I hope Microsoft has learned lessons from how difficult it has been to get people to stop using IE6. Mainly, they need to make it easier to upgrade IE.
IE needs to be a standalone application that can be upgraded easily without the risk of breaking everything.
They need to learn a lesson about wantonly pushing proprietary technology when perfectly fine standardized solutions already exist. I suspect they haven't learned anything though.
I was going to write something about hoping those developers choke on a bucket of something but decided better of it. ;-) I'm a little pissed after years of fighting with web sites that require Internet Explorer because the developers were retards and used some proprietary MSIE shit.
>They need to learn a lesson about wantonly pushing proprietary technology when perfectly fine standardized solutions already exist. I suspect they haven't learned anything though.
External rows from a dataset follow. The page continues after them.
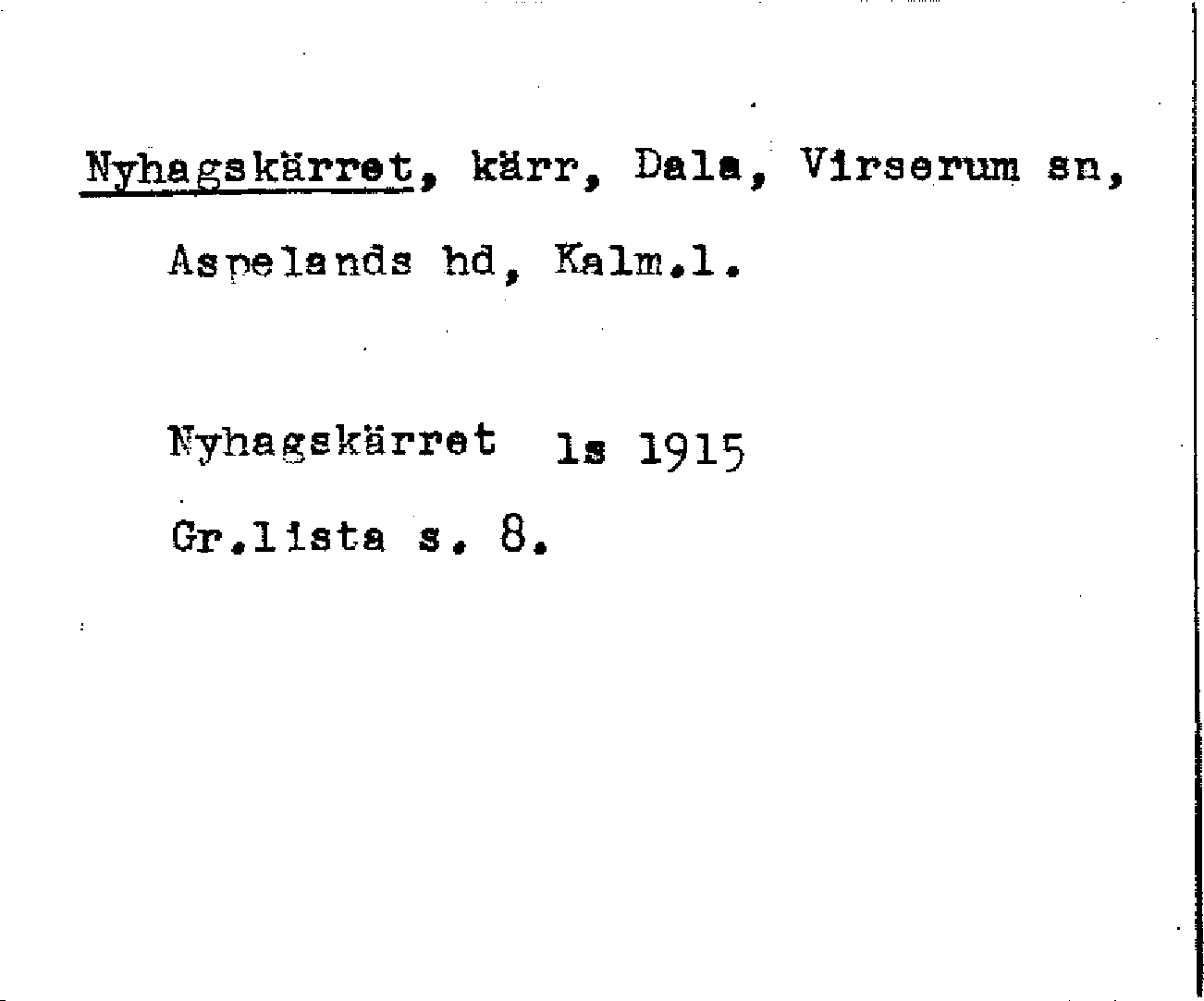 Nyhagskärret, kärr, Dala, Virserum sn, Aspelands hd, Kalm.l.

Nyhagskärret ls 1915

Gr.lista s. 8.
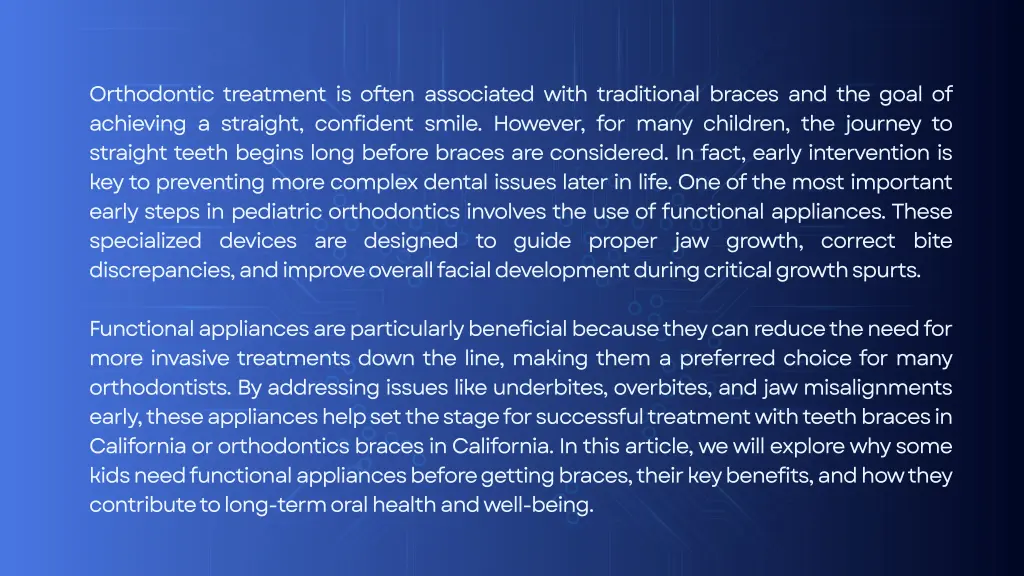 Orthodontic treatment is often associated with traditional braces and the goal of achieving a straight, confident smile. However, for many children, the journey to straight teeth begins long before braces are considered. In fact, early intervention is key to preventing more complex dental issues later in life. One of the most important early steps in pediatric orthodontics involves the use of functional appliances. These specialized devices are designed to guide proper jaw growth, correct bite discrepancies, and improve overall facial development during critical growth spurts.

Functional appliances are particularly beneficial because they can reduce the need for more invasive treatments down the line, making them a preferred choice for many orthodontists. By addressing issues like underbites, overbites, and jaw misalignments early, these appliances help set the stage for successful treatment with teeth braces in California or orthodontics braces in California. In this article, we will explore why some kids need functional appliances before getting braces, their key benefits, and how they contribute to long-term oral health and well-being.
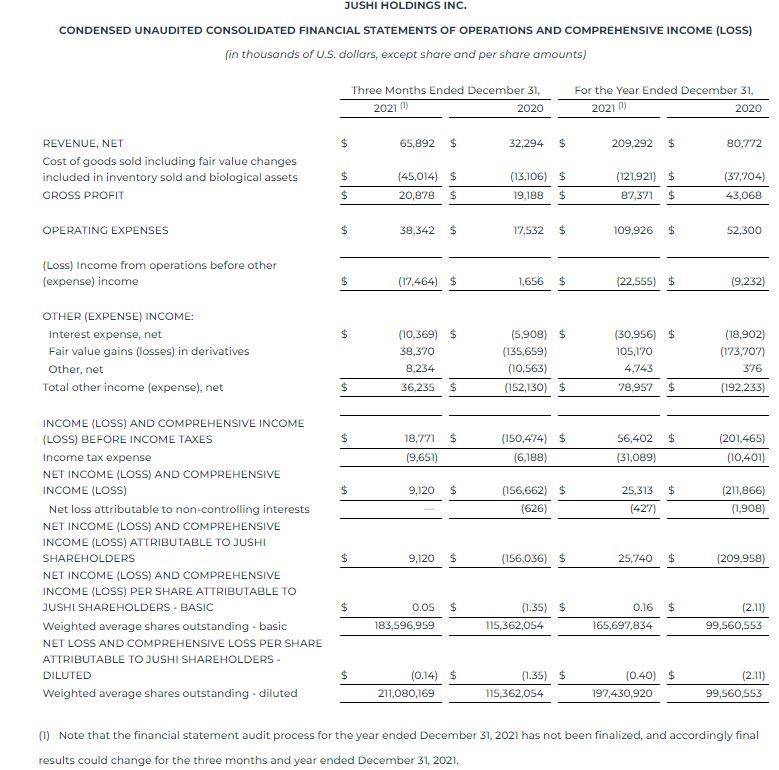 JUSHI HOLDINGS INC.

CONDENSED UNAUDITED CONSOLIDATED FINANCIAL STATEMENTS OF OPERATIONS AND COMPREHENSIVE INCOME (LOSS)

(in thousands of U.S. dollars, except share and per share amounts)

| | Three Months Ended December 31, 2021 $^{(1)}$ | Three Months Ended December 31, 2020 | For the Year Ended December 31, 2021 $^{(1)}$ | For the Year Ended December 31, 2020 |
|---|---|---|---|---|
| REVENUE, NET | $ 65,892 | $ 32,294 | $ 209,292 | $ 80,772 |
| Cost of goods sold including fair value changes included in inventory sold and biological assets | $ (45,014) | $ (13,106) | $ (121,921) | $ (37,704) |
| GROSS PROFIT | $ 20,878 | $ 19,188 | $ 87,371 | $ 43,068 |
| OPERATING EXPENSES | $ 38,342 | $ 17,532 | $ 109,926 | $ 52,300 |
| (Loss) Income from operations before other (expense) income | $ (17,464) | $ 1,656 | $ (22,555) | $ (9,232) |
| OTHER (EXPENSE) INCOME: | | | | |
| Interest expense, net | $ (10,369) | $ (5,908) | $ (30,956) | $ (18,902) |
| Fair value gains (losses) in derivatives | 38,370 | (135,659) | 105,170 | (173,707) |
| Other, net | 8,234 | (10,563) | 4,743 | 376 |
| Total other income (expense), net | $ 36,235 | $ (152,130) | $ 78,957 | $ (192,233) |
| INCOME (LOSS) AND COMPREHENSIVE INCOME (LOSS) BEFORE INCOME TAXES | $ 18,771 | $ (150,474) | $ 56,402 | $ (201,465) |
| Income tax expense | (9,651) | (6,188) | (31,089) | (10,401) |
| NET INCOME (LOSS) AND COMPREHENSIVE INCOME (LOSS) | $ 9,120 | $ (156,662) | $ 25,313 | $ (211,866) |
| Net loss attributable to non-controlling interests | — | (626) | (427) | (1,908) |
| NET INCOME (LOSS) AND COMPREHENSIVE INCOME (LOSS) ATTRIBUTABLE TO JUSHI SHAREHOLDERS | $ 9,120 | $ (156,036) | $ 25,740 | $ (209,958) |
| NET INCOME (LOSS) AND COMPREHENSIVE INCOME (LOSS) PER SHARE ATTRIBUTABLE TO JUSHI SHAREHOLDERS - BASIC | $ 0.05 | $ (1.35) | $ 0.16 | $ (2.11) |
| Weighted average shares outstanding - basic | 183,596,959 | 115,362,054 | 165,697,834 | 99,560,553 |
| NET LOSS AND COMPREHENSIVE LOSS PER SHARE ATTRIBUTABLE TO JUSHI SHAREHOLDERS - DILUTED | $ (0.14) | $ (1.35) | $ (0.40) | $ (2.11) |
| Weighted average shares outstanding - diluted | 211,080,169 | 115,362,054 | 197,430,920 | 99,560,553 |

(1) Note that the financial statement audit process for the year ended December 31, 2021 has not been finalized, and accordingly final results could change for the three months and year ended December 31, 2021.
I think they did learn. Keep in mind that back in IE4/5 era when most of that stuff was created, they were competing against Netscape 4.
If they did learn anything, it has been a slow process. The <canvas> tag for example, was introduced in Safari 1.3 and has been supported in Firefox since 1.5, Opera since version 9, and in all versions of Chrome. Contrast that with IE. The <canvas> tag is not supported by IE until version 9. If you want to do any cool <canvas> graphics in versions before 9, you'll have to use something like ExplorerCanvas at http://code.google.com/p/explorercanvas/, which of course mean more conditional IE comments in you HTML, and more pain for web developers.
Even non-tech savy consumers get's their browsers updated once they buy a new machine.
But enterprise on the other hand. Boy is that a different story. They will on purpose maintain IE6 for as long as they can because they simply cannot even begin to deal with the support issues when switching.
If you want to make a lot of money on a one off. Develop a method for large enterprise to switch without the headache.
IE needs to be a standalone application that can be upgraded easily without the risk of breaking everything.